The call for abstracts for Primary Health Care Research Day is now closed
Abstracts for poster and oral presentations may be submitted until 11:59 pm ADT on April 26, 2019 (deadline extended; updated April 17). Primary Health Care Research Day will be held on June 17, 2019 at the Collaborative Health Education Building (CHEB) on the Dalhousie University Campus in Halifax, NS.
Patients, students, medical residents, health care providers, faculty, researchers, knowledge users and the primary health care (PHC) research community are invited to share their finished, ongoing, and upcoming research and quality improvement initiatives. Posters and oral presentations provide an excellent opportunity to highlight PHC projects being conducted in Nova Scotia and provide a forum to share the cross-provincial collaborative work taking place between Maritime and other SPOR PIHCI networks. The event also provides the chance to meet, share work, make connections, and build relationships.
The theme of this year’s Primary Health Care Research Day is “Using what we know: Implementing research into practice and policy”. Although abstracts are not required to be an implementation study, a statement about implications of the work for policy and/or practice and/or how the work might influence future implementation is suggested. All poster and oral presentations are required to focus on PHC and/or highlight how the work is integrated with PHC.
Patient engagement and participation
If your project has a patient engagement component, we encourage you to highlight this. We also encourage patient participation in Primary Health Care Research Day as presenters or co-presenters.
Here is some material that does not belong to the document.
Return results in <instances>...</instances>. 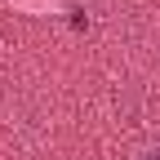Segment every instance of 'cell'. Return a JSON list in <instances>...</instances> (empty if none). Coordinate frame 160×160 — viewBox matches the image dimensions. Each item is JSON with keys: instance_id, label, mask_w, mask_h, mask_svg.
<instances>
[{"instance_id": "cell-1", "label": "cell", "mask_w": 160, "mask_h": 160, "mask_svg": "<svg viewBox=\"0 0 160 160\" xmlns=\"http://www.w3.org/2000/svg\"><path fill=\"white\" fill-rule=\"evenodd\" d=\"M138 160H160V151H142V156H138Z\"/></svg>"}]
</instances>
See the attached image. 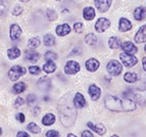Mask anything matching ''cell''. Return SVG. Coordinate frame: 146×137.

Abstracts from patients and citizens are encouraged. If you are a patient or a citizen and have an idea for a poster or a presentation but aren’t sure how to get started, please get in touch with Beverley Lawson at bev.lawson@dal.ca. There may be some support available for printing costs for patient and citizen posters, if the work isn’t already associated with research funding.
Student Poster Award
As in the past, BRIC NS will be offering a financial award for the best student poster. When submitting a poster abstract, students are asked to indicate whether they wish to be considered for this award. To be eligible, the abstract must be accepted by the Primary Health Care Research Day Program Committee. Applicants must be currently enrolled in a degree program at a Nova Scotia university or community college. Applicants must be first author on posters. Applicants must present their own work and not that of an advisor.
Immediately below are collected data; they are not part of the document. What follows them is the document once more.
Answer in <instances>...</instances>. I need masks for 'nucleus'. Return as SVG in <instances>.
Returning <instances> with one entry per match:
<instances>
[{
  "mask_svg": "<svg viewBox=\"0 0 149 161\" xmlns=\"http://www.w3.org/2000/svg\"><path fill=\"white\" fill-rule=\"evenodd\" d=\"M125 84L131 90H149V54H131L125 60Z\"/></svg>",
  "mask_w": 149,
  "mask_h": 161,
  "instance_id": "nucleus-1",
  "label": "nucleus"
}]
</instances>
Read about the 2018 & 2017 winners.
Requirements
Existing posters may be reused and presentations given at other events/conferences are allowed with the condition that a statement(s) of how the work is PHC focused or addresses PHC needs is added. Presentations will be a maximum of 10 minutes, plus time for questions.
Abstracts may be up to 300 words, and should include the following sections:
- introduction
- purpose
- methods
- results
- implications for policy and/or practice
Please provide 2-3 key words to aid our grouping of posters/oral presentations under similar topic areas.
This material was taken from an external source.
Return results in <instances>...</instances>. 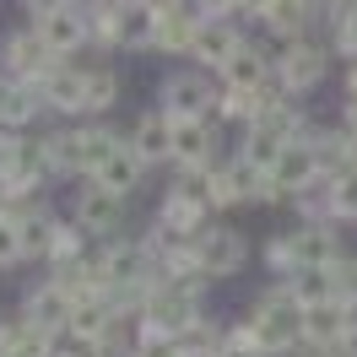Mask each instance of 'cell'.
Listing matches in <instances>:
<instances>
[{"label": "cell", "instance_id": "5bb4252c", "mask_svg": "<svg viewBox=\"0 0 357 357\" xmlns=\"http://www.w3.org/2000/svg\"><path fill=\"white\" fill-rule=\"evenodd\" d=\"M11 217H17V238H22V260L33 271L44 266L49 260V244H54V227H60V206L49 201H27V206H17V211H11Z\"/></svg>", "mask_w": 357, "mask_h": 357}, {"label": "cell", "instance_id": "44dd1931", "mask_svg": "<svg viewBox=\"0 0 357 357\" xmlns=\"http://www.w3.org/2000/svg\"><path fill=\"white\" fill-rule=\"evenodd\" d=\"M49 347H54V335H44L17 303L0 309V357H49Z\"/></svg>", "mask_w": 357, "mask_h": 357}, {"label": "cell", "instance_id": "3957f363", "mask_svg": "<svg viewBox=\"0 0 357 357\" xmlns=\"http://www.w3.org/2000/svg\"><path fill=\"white\" fill-rule=\"evenodd\" d=\"M211 314V287L206 282H195V276H157L152 292L141 298V325H152V331L162 335H178L190 331L195 319H206Z\"/></svg>", "mask_w": 357, "mask_h": 357}, {"label": "cell", "instance_id": "4316f807", "mask_svg": "<svg viewBox=\"0 0 357 357\" xmlns=\"http://www.w3.org/2000/svg\"><path fill=\"white\" fill-rule=\"evenodd\" d=\"M335 227H357V168L335 174Z\"/></svg>", "mask_w": 357, "mask_h": 357}, {"label": "cell", "instance_id": "ba28073f", "mask_svg": "<svg viewBox=\"0 0 357 357\" xmlns=\"http://www.w3.org/2000/svg\"><path fill=\"white\" fill-rule=\"evenodd\" d=\"M157 109L168 119H211L217 109V76L201 66H178L157 82Z\"/></svg>", "mask_w": 357, "mask_h": 357}, {"label": "cell", "instance_id": "6da1fadb", "mask_svg": "<svg viewBox=\"0 0 357 357\" xmlns=\"http://www.w3.org/2000/svg\"><path fill=\"white\" fill-rule=\"evenodd\" d=\"M347 249H352L347 227H335V222H298V217H292L287 227H276L266 244L255 249V260H260V271H266L271 282H282V276H292V271H303V266H335Z\"/></svg>", "mask_w": 357, "mask_h": 357}, {"label": "cell", "instance_id": "30bf717a", "mask_svg": "<svg viewBox=\"0 0 357 357\" xmlns=\"http://www.w3.org/2000/svg\"><path fill=\"white\" fill-rule=\"evenodd\" d=\"M325 174V162H319V146H314V135H298V141H287L282 152H276V162H271V206H282L287 211L292 195L303 190V184H314V178Z\"/></svg>", "mask_w": 357, "mask_h": 357}, {"label": "cell", "instance_id": "9c48e42d", "mask_svg": "<svg viewBox=\"0 0 357 357\" xmlns=\"http://www.w3.org/2000/svg\"><path fill=\"white\" fill-rule=\"evenodd\" d=\"M17 309H22L44 335H66L70 331V314H76V298H70V287L60 282V276L38 271V276L17 292Z\"/></svg>", "mask_w": 357, "mask_h": 357}, {"label": "cell", "instance_id": "e0dca14e", "mask_svg": "<svg viewBox=\"0 0 357 357\" xmlns=\"http://www.w3.org/2000/svg\"><path fill=\"white\" fill-rule=\"evenodd\" d=\"M352 319H357V309H347L341 298H331V303H314V309H303V352H335Z\"/></svg>", "mask_w": 357, "mask_h": 357}, {"label": "cell", "instance_id": "f1b7e54d", "mask_svg": "<svg viewBox=\"0 0 357 357\" xmlns=\"http://www.w3.org/2000/svg\"><path fill=\"white\" fill-rule=\"evenodd\" d=\"M335 125H341V135H352V141H357V98H341V114H335Z\"/></svg>", "mask_w": 357, "mask_h": 357}, {"label": "cell", "instance_id": "cb8c5ba5", "mask_svg": "<svg viewBox=\"0 0 357 357\" xmlns=\"http://www.w3.org/2000/svg\"><path fill=\"white\" fill-rule=\"evenodd\" d=\"M325 44L347 66L357 60V0H325Z\"/></svg>", "mask_w": 357, "mask_h": 357}, {"label": "cell", "instance_id": "277c9868", "mask_svg": "<svg viewBox=\"0 0 357 357\" xmlns=\"http://www.w3.org/2000/svg\"><path fill=\"white\" fill-rule=\"evenodd\" d=\"M249 266H255V238H249L233 217H217V222L195 238V276H201L206 287L238 282Z\"/></svg>", "mask_w": 357, "mask_h": 357}, {"label": "cell", "instance_id": "f546056e", "mask_svg": "<svg viewBox=\"0 0 357 357\" xmlns=\"http://www.w3.org/2000/svg\"><path fill=\"white\" fill-rule=\"evenodd\" d=\"M60 6H76V0H22L27 17H49V11H60Z\"/></svg>", "mask_w": 357, "mask_h": 357}, {"label": "cell", "instance_id": "4fadbf2b", "mask_svg": "<svg viewBox=\"0 0 357 357\" xmlns=\"http://www.w3.org/2000/svg\"><path fill=\"white\" fill-rule=\"evenodd\" d=\"M146 178H152V168L135 157V146L125 141V130H119V141L109 146V157L92 168V184H103V190H114V195H125V201H135L141 190H146Z\"/></svg>", "mask_w": 357, "mask_h": 357}, {"label": "cell", "instance_id": "8fae6325", "mask_svg": "<svg viewBox=\"0 0 357 357\" xmlns=\"http://www.w3.org/2000/svg\"><path fill=\"white\" fill-rule=\"evenodd\" d=\"M60 66L54 54L44 49V38L33 33V22L11 27L6 38H0V76H11V82H27V87H38L49 70Z\"/></svg>", "mask_w": 357, "mask_h": 357}, {"label": "cell", "instance_id": "83f0119b", "mask_svg": "<svg viewBox=\"0 0 357 357\" xmlns=\"http://www.w3.org/2000/svg\"><path fill=\"white\" fill-rule=\"evenodd\" d=\"M190 11L201 22H244V6L238 0H190Z\"/></svg>", "mask_w": 357, "mask_h": 357}, {"label": "cell", "instance_id": "8992f818", "mask_svg": "<svg viewBox=\"0 0 357 357\" xmlns=\"http://www.w3.org/2000/svg\"><path fill=\"white\" fill-rule=\"evenodd\" d=\"M60 211H66L87 238H119V233H130V201L114 195V190H103V184H92V178H76V184H70Z\"/></svg>", "mask_w": 357, "mask_h": 357}, {"label": "cell", "instance_id": "d4e9b609", "mask_svg": "<svg viewBox=\"0 0 357 357\" xmlns=\"http://www.w3.org/2000/svg\"><path fill=\"white\" fill-rule=\"evenodd\" d=\"M282 287H287L303 309H314V303H331L335 298V271L331 266H303V271H292V276H282Z\"/></svg>", "mask_w": 357, "mask_h": 357}, {"label": "cell", "instance_id": "603a6c76", "mask_svg": "<svg viewBox=\"0 0 357 357\" xmlns=\"http://www.w3.org/2000/svg\"><path fill=\"white\" fill-rule=\"evenodd\" d=\"M119 92H125L119 70H114L109 60H87V87H82V119H109V114L119 109Z\"/></svg>", "mask_w": 357, "mask_h": 357}, {"label": "cell", "instance_id": "484cf974", "mask_svg": "<svg viewBox=\"0 0 357 357\" xmlns=\"http://www.w3.org/2000/svg\"><path fill=\"white\" fill-rule=\"evenodd\" d=\"M11 271H27V260H22V238H17V217L0 211V276H11Z\"/></svg>", "mask_w": 357, "mask_h": 357}, {"label": "cell", "instance_id": "52a82bcc", "mask_svg": "<svg viewBox=\"0 0 357 357\" xmlns=\"http://www.w3.org/2000/svg\"><path fill=\"white\" fill-rule=\"evenodd\" d=\"M227 152L233 146L217 119H174V130H168V174H206Z\"/></svg>", "mask_w": 357, "mask_h": 357}, {"label": "cell", "instance_id": "7a4b0ae2", "mask_svg": "<svg viewBox=\"0 0 357 357\" xmlns=\"http://www.w3.org/2000/svg\"><path fill=\"white\" fill-rule=\"evenodd\" d=\"M238 325L266 357L303 352V303L282 282H266L260 292H249V303L238 309Z\"/></svg>", "mask_w": 357, "mask_h": 357}, {"label": "cell", "instance_id": "ffe728a7", "mask_svg": "<svg viewBox=\"0 0 357 357\" xmlns=\"http://www.w3.org/2000/svg\"><path fill=\"white\" fill-rule=\"evenodd\" d=\"M195 33H201V17L190 11V0L174 6V11H162L157 17V33H152V54H168V60H190V49H195Z\"/></svg>", "mask_w": 357, "mask_h": 357}, {"label": "cell", "instance_id": "1f68e13d", "mask_svg": "<svg viewBox=\"0 0 357 357\" xmlns=\"http://www.w3.org/2000/svg\"><path fill=\"white\" fill-rule=\"evenodd\" d=\"M292 357H335V352H292Z\"/></svg>", "mask_w": 357, "mask_h": 357}, {"label": "cell", "instance_id": "5b68a950", "mask_svg": "<svg viewBox=\"0 0 357 357\" xmlns=\"http://www.w3.org/2000/svg\"><path fill=\"white\" fill-rule=\"evenodd\" d=\"M331 66H335L331 44L314 38V33H303V38H292V44L271 49V76H276L282 98H309V92L331 76Z\"/></svg>", "mask_w": 357, "mask_h": 357}, {"label": "cell", "instance_id": "9a60e30c", "mask_svg": "<svg viewBox=\"0 0 357 357\" xmlns=\"http://www.w3.org/2000/svg\"><path fill=\"white\" fill-rule=\"evenodd\" d=\"M82 87H87V60H60L49 70L38 92L49 103V119H82Z\"/></svg>", "mask_w": 357, "mask_h": 357}, {"label": "cell", "instance_id": "d6986e66", "mask_svg": "<svg viewBox=\"0 0 357 357\" xmlns=\"http://www.w3.org/2000/svg\"><path fill=\"white\" fill-rule=\"evenodd\" d=\"M271 44L266 38H249L222 70H217V87H238V92H255V87H271Z\"/></svg>", "mask_w": 357, "mask_h": 357}, {"label": "cell", "instance_id": "2e32d148", "mask_svg": "<svg viewBox=\"0 0 357 357\" xmlns=\"http://www.w3.org/2000/svg\"><path fill=\"white\" fill-rule=\"evenodd\" d=\"M244 44H249L244 22H201L195 49H190V66H201V70H211V76H217V70H222Z\"/></svg>", "mask_w": 357, "mask_h": 357}, {"label": "cell", "instance_id": "7c38bea8", "mask_svg": "<svg viewBox=\"0 0 357 357\" xmlns=\"http://www.w3.org/2000/svg\"><path fill=\"white\" fill-rule=\"evenodd\" d=\"M27 22H33V33L44 38V49L54 54V60H70V54L92 49V38H87V6H82V0L49 11V17H27Z\"/></svg>", "mask_w": 357, "mask_h": 357}, {"label": "cell", "instance_id": "ac0fdd59", "mask_svg": "<svg viewBox=\"0 0 357 357\" xmlns=\"http://www.w3.org/2000/svg\"><path fill=\"white\" fill-rule=\"evenodd\" d=\"M168 130H174V119L157 109V103H152V109H141L130 119V130H125V141L135 146V157H141L152 174H157V168H168Z\"/></svg>", "mask_w": 357, "mask_h": 357}, {"label": "cell", "instance_id": "4dcf8cb0", "mask_svg": "<svg viewBox=\"0 0 357 357\" xmlns=\"http://www.w3.org/2000/svg\"><path fill=\"white\" fill-rule=\"evenodd\" d=\"M238 6H244V22H249V17L260 22V17H266V11H271V6H276V0H238Z\"/></svg>", "mask_w": 357, "mask_h": 357}, {"label": "cell", "instance_id": "7402d4cb", "mask_svg": "<svg viewBox=\"0 0 357 357\" xmlns=\"http://www.w3.org/2000/svg\"><path fill=\"white\" fill-rule=\"evenodd\" d=\"M152 33H157V11L146 0H125L114 17V49L125 54H152Z\"/></svg>", "mask_w": 357, "mask_h": 357}]
</instances>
You must include a maximum of 4 sentences about how this research or quality improvement initiative is relevant to primary health care. If you indicate that the project has a patient engagement component, you will be asked to describe that engagement (maximum 4 sentences).
The planning committee encourages the use of plain language in abstracts, as well as on posters and in presentations. A guide to plain language can be found here.
A working group of the planning committee will review all abstracts. Acceptance will be based on overall relevance to PHC in Nova Scotia and across Canada.